* START *

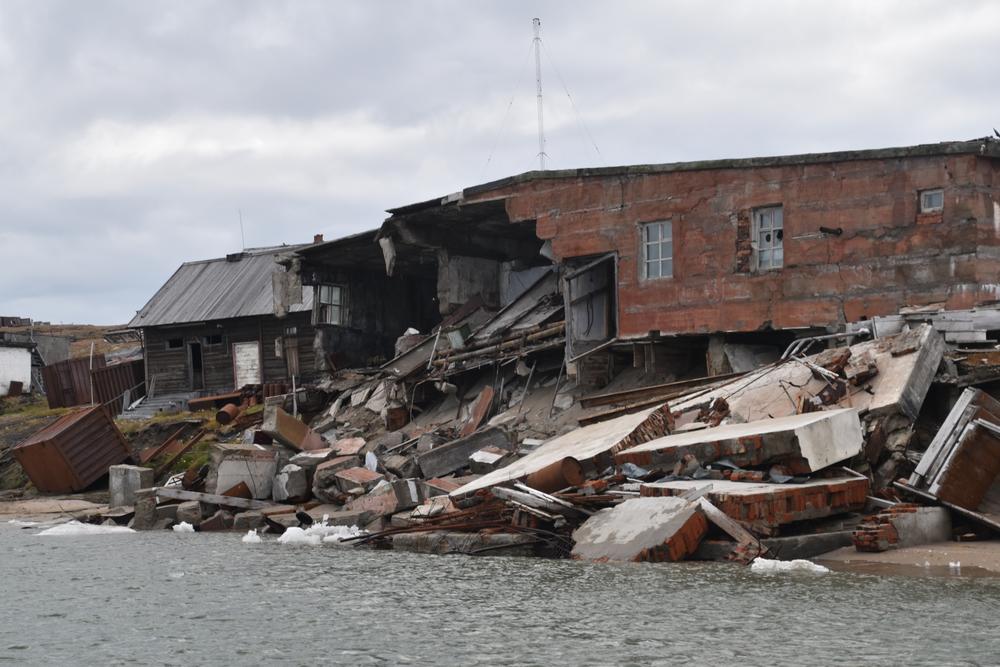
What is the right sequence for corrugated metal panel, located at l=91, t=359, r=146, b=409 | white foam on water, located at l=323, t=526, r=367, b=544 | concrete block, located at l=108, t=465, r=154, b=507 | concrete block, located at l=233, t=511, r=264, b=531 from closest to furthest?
white foam on water, located at l=323, t=526, r=367, b=544
concrete block, located at l=233, t=511, r=264, b=531
concrete block, located at l=108, t=465, r=154, b=507
corrugated metal panel, located at l=91, t=359, r=146, b=409

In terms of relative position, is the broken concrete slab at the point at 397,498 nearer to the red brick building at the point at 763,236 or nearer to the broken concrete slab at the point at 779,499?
the broken concrete slab at the point at 779,499

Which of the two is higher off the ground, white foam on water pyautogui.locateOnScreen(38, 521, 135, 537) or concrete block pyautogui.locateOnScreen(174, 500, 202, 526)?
concrete block pyautogui.locateOnScreen(174, 500, 202, 526)

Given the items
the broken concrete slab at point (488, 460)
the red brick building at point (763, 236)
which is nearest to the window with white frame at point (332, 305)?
the red brick building at point (763, 236)

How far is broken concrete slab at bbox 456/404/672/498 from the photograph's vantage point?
13.1 metres

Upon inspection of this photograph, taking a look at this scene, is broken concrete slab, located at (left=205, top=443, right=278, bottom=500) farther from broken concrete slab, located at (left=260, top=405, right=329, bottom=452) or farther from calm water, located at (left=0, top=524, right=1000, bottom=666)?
calm water, located at (left=0, top=524, right=1000, bottom=666)

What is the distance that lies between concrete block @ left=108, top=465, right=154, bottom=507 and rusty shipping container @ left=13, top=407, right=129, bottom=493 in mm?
2371

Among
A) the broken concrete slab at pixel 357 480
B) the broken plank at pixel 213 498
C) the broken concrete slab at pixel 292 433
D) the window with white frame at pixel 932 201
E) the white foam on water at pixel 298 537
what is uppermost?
the window with white frame at pixel 932 201

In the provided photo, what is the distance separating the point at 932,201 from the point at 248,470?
36.7ft

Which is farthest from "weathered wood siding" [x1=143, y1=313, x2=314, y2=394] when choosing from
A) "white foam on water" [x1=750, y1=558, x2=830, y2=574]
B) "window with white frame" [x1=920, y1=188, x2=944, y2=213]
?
"white foam on water" [x1=750, y1=558, x2=830, y2=574]

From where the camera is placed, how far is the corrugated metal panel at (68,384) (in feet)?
117

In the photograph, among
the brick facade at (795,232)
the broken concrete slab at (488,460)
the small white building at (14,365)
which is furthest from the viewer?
the small white building at (14,365)

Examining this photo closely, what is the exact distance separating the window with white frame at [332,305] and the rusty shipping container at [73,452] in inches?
208

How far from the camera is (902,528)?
35.2ft

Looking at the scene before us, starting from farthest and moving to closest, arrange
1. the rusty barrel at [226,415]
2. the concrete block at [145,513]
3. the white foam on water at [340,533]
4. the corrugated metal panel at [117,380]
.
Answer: the corrugated metal panel at [117,380] → the rusty barrel at [226,415] → the concrete block at [145,513] → the white foam on water at [340,533]
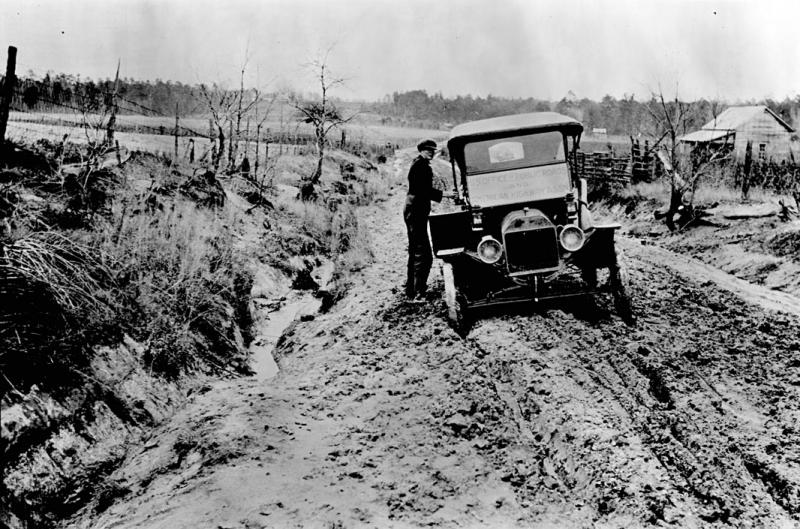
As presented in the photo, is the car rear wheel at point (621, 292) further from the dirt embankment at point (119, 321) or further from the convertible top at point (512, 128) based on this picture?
the dirt embankment at point (119, 321)

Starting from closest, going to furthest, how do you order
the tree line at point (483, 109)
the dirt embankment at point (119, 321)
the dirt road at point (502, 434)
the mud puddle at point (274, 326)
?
the dirt road at point (502, 434) → the dirt embankment at point (119, 321) → the mud puddle at point (274, 326) → the tree line at point (483, 109)

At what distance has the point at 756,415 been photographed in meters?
4.46

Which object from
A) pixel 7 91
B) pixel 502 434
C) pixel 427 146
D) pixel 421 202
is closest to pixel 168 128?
pixel 427 146

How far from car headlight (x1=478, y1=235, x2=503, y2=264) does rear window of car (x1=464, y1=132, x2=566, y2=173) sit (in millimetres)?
1262

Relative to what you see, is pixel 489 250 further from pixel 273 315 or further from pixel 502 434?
pixel 273 315

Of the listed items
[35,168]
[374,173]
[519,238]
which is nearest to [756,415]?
[519,238]

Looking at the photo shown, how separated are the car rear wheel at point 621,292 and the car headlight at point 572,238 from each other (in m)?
0.57

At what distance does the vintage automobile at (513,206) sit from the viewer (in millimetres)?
6723

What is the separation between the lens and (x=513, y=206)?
727 cm

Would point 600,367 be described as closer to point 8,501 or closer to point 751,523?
point 751,523

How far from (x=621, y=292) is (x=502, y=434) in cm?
308

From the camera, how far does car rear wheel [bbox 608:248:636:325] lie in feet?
21.2

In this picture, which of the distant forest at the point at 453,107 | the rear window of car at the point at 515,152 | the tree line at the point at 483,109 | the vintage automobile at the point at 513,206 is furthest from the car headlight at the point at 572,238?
the tree line at the point at 483,109

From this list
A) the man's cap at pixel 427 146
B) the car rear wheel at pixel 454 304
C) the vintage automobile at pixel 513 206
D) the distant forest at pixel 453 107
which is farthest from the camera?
the distant forest at pixel 453 107
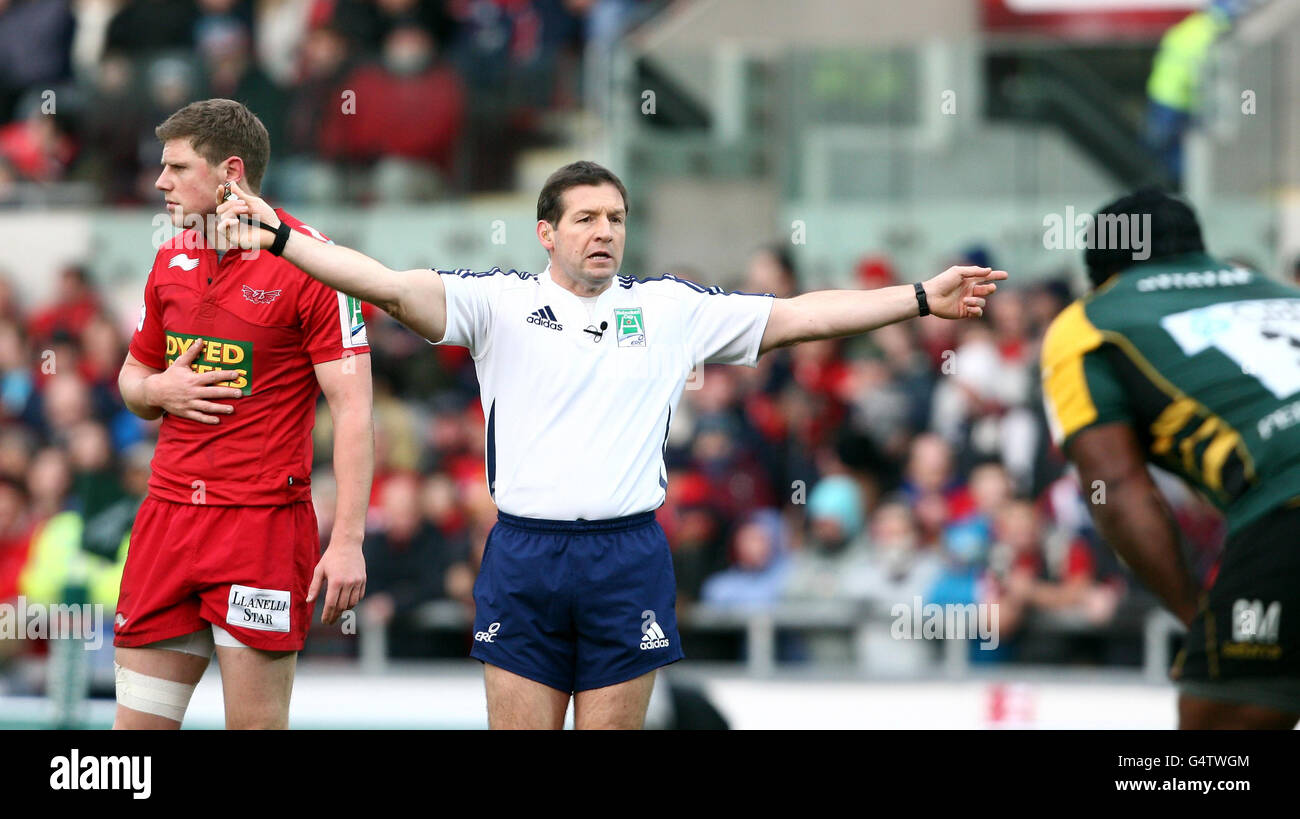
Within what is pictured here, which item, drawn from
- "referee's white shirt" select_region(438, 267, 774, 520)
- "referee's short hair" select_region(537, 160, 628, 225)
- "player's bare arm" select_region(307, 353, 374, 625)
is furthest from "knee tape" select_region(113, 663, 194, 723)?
"referee's short hair" select_region(537, 160, 628, 225)

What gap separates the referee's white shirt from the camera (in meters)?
5.55

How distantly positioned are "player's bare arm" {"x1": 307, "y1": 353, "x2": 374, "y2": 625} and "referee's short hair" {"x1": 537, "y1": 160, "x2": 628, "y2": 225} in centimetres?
77

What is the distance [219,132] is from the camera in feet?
18.3

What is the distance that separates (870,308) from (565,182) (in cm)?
107

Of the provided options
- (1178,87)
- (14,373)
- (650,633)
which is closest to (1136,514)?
(650,633)

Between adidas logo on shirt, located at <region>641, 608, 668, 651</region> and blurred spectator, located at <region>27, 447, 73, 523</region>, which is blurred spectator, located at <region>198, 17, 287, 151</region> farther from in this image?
adidas logo on shirt, located at <region>641, 608, 668, 651</region>

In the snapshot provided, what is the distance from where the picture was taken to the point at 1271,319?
5.03 m

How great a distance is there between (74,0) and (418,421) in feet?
18.3

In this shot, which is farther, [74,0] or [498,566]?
[74,0]

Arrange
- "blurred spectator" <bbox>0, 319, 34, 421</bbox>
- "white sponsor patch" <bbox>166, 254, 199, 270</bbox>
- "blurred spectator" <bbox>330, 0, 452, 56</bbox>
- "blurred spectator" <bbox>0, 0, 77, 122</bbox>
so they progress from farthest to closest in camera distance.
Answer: "blurred spectator" <bbox>0, 0, 77, 122</bbox> → "blurred spectator" <bbox>330, 0, 452, 56</bbox> → "blurred spectator" <bbox>0, 319, 34, 421</bbox> → "white sponsor patch" <bbox>166, 254, 199, 270</bbox>

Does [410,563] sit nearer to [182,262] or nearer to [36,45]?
[182,262]

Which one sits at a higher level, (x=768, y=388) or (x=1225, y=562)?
(x=768, y=388)
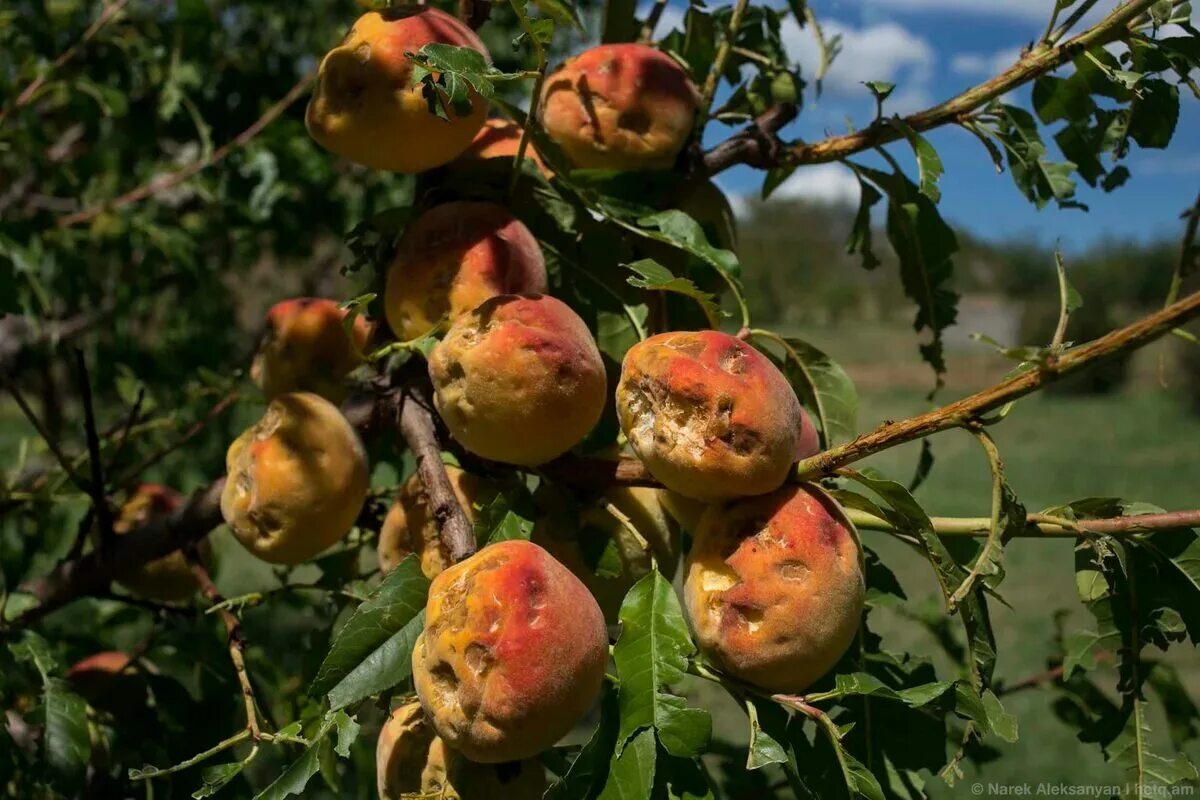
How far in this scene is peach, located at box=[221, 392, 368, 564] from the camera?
928mm

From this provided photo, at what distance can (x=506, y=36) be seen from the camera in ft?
12.1

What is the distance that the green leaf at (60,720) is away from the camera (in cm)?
107

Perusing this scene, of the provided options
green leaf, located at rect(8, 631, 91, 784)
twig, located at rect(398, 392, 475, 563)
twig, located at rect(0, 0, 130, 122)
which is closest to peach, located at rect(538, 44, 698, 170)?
twig, located at rect(398, 392, 475, 563)

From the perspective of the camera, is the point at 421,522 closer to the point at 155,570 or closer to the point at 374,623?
the point at 374,623

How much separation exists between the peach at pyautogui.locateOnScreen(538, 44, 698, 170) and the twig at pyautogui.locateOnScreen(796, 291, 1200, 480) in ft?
1.29

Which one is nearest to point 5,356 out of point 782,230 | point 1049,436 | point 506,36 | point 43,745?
point 43,745

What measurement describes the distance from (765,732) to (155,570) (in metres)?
0.84

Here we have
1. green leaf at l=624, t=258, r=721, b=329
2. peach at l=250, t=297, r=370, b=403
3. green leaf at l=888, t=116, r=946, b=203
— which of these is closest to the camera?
green leaf at l=624, t=258, r=721, b=329

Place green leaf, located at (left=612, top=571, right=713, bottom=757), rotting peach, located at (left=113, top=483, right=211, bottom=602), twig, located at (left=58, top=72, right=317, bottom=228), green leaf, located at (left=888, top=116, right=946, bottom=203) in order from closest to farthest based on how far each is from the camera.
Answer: green leaf, located at (left=612, top=571, right=713, bottom=757) < green leaf, located at (left=888, top=116, right=946, bottom=203) < rotting peach, located at (left=113, top=483, right=211, bottom=602) < twig, located at (left=58, top=72, right=317, bottom=228)

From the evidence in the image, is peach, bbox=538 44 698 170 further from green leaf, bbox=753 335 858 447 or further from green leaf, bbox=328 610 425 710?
green leaf, bbox=328 610 425 710

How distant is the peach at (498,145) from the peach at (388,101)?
72mm

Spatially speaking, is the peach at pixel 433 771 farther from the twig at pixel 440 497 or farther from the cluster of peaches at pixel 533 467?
the twig at pixel 440 497

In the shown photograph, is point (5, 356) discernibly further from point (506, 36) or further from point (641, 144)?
point (506, 36)

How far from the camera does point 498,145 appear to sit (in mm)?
1059
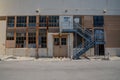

* END *

WHAT YOU NEED TO DO:
Pull out every line of the listing above that contains the string "viewer", matching its case exactly.

ANSWER IN FULL:
which is furthest from the viewer?
At what distance does the vintage automobile at (513,206) sit from the viewer (in millimetres)?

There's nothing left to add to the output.